Patagonia Action Works: ‘Time up’ for CSR departments in the climate activism era
EXCLUSIVE: As outdoor company Patagonia issued the next programme in its 45-year history of activism, the company's director of environmental initiatives has claimed that isolated departments overseeing sustainability have no function as more people demand action on the climate emergency.
Patagonia has today (25 September) embarked on the latest initiative on environmental activism that has spanned almost half a century. Patagonia Action Works, a digital community that connects local communities with grassroots organisations looking to save the planet, has launched in the UK and across Europe.
It will attempt to replicate the influence that the programme had in North America, where more than half a million people have taken action to support environmental issues through the platform.
The launch is timely, given the sheer volume of people that have taken part in a global day of climate strikes last Friday (20 September). And while some businesses are declaring climate emergencies, Patagonia believes that influence and engagement is key to sparking long-term change from the heightened awareness on climate change. For this engagement to create noteworthy changes, the company’s director of environmental initiatives, Mihela Hladin Wolfe, believes that there is “no time” for traditional CSR departments anymore.

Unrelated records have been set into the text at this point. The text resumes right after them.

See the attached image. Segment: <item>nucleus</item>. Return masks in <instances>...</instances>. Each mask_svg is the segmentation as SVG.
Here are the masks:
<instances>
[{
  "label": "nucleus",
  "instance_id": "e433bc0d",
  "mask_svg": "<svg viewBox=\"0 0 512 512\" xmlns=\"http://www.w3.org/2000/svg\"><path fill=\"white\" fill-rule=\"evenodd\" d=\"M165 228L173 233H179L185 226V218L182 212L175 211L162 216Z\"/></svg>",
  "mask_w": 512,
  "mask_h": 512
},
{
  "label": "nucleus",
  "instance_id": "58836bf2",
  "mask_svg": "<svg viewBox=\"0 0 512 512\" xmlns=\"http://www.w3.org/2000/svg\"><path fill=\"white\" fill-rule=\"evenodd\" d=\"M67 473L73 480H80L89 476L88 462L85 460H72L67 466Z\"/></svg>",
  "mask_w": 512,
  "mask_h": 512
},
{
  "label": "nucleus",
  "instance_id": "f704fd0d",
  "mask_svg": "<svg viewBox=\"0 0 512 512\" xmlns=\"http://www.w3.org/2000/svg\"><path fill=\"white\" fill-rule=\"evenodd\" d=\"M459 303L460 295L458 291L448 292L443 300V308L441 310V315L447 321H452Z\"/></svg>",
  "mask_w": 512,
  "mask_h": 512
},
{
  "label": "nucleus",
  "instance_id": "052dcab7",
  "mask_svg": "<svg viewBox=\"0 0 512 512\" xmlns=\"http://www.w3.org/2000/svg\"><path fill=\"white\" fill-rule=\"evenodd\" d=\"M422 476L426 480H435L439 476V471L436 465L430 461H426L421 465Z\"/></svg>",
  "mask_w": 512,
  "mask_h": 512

“Businesses need to be held accountable by others for their role in contributing and mitigating climate change,” Hladin Wolfe told edie. “We totally respect that citizens are holding us more accountable. In terms of response, businesses shouldn’t be looking at short-term solutions, or just a few proof points that show that a business is doing something. You need to influence and engage, and you might need to change to be able to do that.
“There is no time anymore for CSR departments, or for sustainability professionals to sit outside of the boardroom. The management team needs an alignment with sustainability, and I think the times where a company has a CSR department is over. It needs to be heard and understood across a business.”
The online Action Works community is the latest chapter in Patagonia’s activism and giving programme, 1% for the Planet. The 1% platform is a global movement created by Patagonia founder, Yvon Chouinard and conservationist Craig Mathews. The platform’s support of grassroots environmental organisations around the world has totalled more than $100m and has reached thousands of groups. In 2016, the firm raised $10m for environmental grassroots non-profits, after donating 100% of the global sales that it generated from Black Friday.
According to Hladin Wolfe, big businesses should be focusing on influence as a means to accelerate climate action, rather than solely focusing on traditional reductions of resource use and carbon emissions.
Patagonia’s influence drive is focused both internally and externally. The Action Works platform is a clear example of external activism that engages citizens and communities on the actions they can take to protect the environment, including beach and river cleans. However, Hladin Wolfe also claims that Patagonia has an “open-door policy” with the NGOs it supports, meaning that organisations frequently come to Patagonia offices to engage and educate staff.
“We expose our staff to the relevant information so they have access to the reality of what is going on outside of our walls,” Hladin Wolfe said. “Then they can look internally, at each of their departments, to see where the big change can come from.”
Patagonia also joined the likes of Ben & Jerry’s, Lush Cosmetics and personal care firm Seventh Generation in encouraging staff to take part in last Friday’s global day of climate strikes. At the time, Patagonia’s president Rose Marcario said that the company was “inspired by the youth activists who have led a global movement”.
However, Hladin Wolfe noted the importance of placing climate change at the top of the corporate agenda if staff are to be truly motivated and influenced by the strikes and the wider activism movement.
The strikes can, however, be successfully used to motivate staff to look at business targets in a new light, in order to spur a new era of business leadership that looks beyond reductions, engages with supply chains and pushes for carbon-neutral targets well ahead of the 2050 deadline suggested by scientific data.
Patagonia is attempting to lead in this regard. The company’s goal is to be carbon neutral across its entire business, including supply chain by 2025. The supply chain accounts for 97% of Patagonia carbon emissions.
As more staff become educated, and therefore take up sustainable actions and targets themselves, this should allow the business to switch its mindset. Patagonia has been a certified B Corp since 2011, and Hladin Wolfe noted how the initiative pushed the company to make annual improvements as part of a long-term mindset. In fact, research has revealed that businesses within the purpose-driven B Corp movement are growing 28 times faster than the national economic growth of 0.5%.
Hladin Wolfe argued that businesses couldn’t view carbon-neutral or net-zero targets as an endpoint, where corporate responsibility ceases to exist altogether.
“Businesses need to stop hoping that there is an endpoint to this,” she added. “They need to reflect that this is a journey and you just aim to improve every day. If you take this mindset, the discussion changes and it helps the fear go away.
“Short-termism is a fear of failure. the narrative is changing, and a lot is about how we can increase our impact, but instead you should increase your influence across other sectors. Especially those that are high carbon. We can do a lot more than just reduce.”